The researchers found that reading on a smartphone without a blue-light filter significantly suppressed melatonin levels in both adolescents and young adults. However, adolescents showed a faster recovery in melatonin levels before bedtime, whereas adults still exhibited significantly reduced melatonin levels at bedtime. This melatonin suppression effect was less pronounced when participants used a blue-light filter or read from a printed book.

“We did not expect that adolescents would recover more quickly from the light-induced melatonin suppression since it has been argued before that younger individuals are more sensitive to short-wavelength light,” Höhn told PsyPost. “Most likely, the higher secretion rates of melatonin in the adolescent sample can explain their quicker recovery and, therefore, our results do not necessarily contradict the assumption of higher light-sensitivity in general.”

Despite the reduced melatonin levels, subjective sleepiness ratings did not significantly differ between the different reading conditions. Both age groups reported increased sleepiness over the course of the evening, regardless of the light exposure. However, adolescents felt sleepier than adults at bedtime.

Regarding sleep architecture, or the structure of different sleep stages, the study found no significant effects from the different reading conditions on overall sleep quality. However, adults showed a slight reduction in deep sleep (N3 sleep) during the first part of the night after reading on a smartphone without a blue-light filter. This effect was not observed in adolescents.

“I think that the main message is that using your smartphone or being exposed to bright short-wavelength light in general should be avoided as much as possible in the last hour before bedtime,” Höhn explained. “We did not observe strong effects on sleep, but it has to be kept in mind that we ended our light exposure roughly 50 minutes before bedtime and still observed some effects on the subsequent sleep episode.
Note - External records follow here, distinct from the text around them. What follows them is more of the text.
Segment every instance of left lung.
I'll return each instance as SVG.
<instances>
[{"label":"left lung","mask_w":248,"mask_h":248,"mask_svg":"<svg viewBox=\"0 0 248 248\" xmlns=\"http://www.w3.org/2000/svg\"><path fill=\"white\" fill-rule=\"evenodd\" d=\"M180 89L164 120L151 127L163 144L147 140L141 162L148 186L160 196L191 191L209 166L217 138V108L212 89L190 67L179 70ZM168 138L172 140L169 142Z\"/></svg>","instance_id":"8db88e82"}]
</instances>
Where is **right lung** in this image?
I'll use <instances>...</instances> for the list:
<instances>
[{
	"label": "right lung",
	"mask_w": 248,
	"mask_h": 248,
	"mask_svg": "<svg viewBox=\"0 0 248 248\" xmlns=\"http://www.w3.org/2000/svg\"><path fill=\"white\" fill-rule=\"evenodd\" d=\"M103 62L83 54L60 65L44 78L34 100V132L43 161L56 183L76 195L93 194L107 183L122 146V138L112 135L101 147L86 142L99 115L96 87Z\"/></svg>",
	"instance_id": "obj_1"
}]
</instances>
“Thus, one should not treat the lack of severe sleep-disrupting effects in our study as evidence for ‘no harm of evening short-wavelength light’ as we do not know how much more severe the effects would have been, if the participants used their smartphone until a few minutes before bedtime.”

The study, like all research, has some caveats. Firstly, it only included male participants to avoid potential sex differences in sleep and light sensitivity. This selective sample limits the generalizability of the findings to the broader population.

Secondly, the controlled reading conditions in the study may not fully reflect real-life smartphone use, which often involves more engaging and potentially stimulating activities. Lastly, the study’s design included a 50-minute break between the end of the reading session and bedtime, which is longer than the typical break before sleep in real-life scenarios.

“I would like to stress that our smartphone exposure only comprised reading stories and that it engaging in different activities (e.g., social media or gaming) on the device might elicit stronger effects that add on the alerting light effects,” Höhn added.

The study, “Effects of evening smartphone use on sleep and declarative memory consolidation in male adolescents and young adults,” was authored by Christopher Höhn, Michael A Hahn, Georg Gruber, Belinda Pletzer, Christian Cajochen, and Kerstin Hoedlmoser.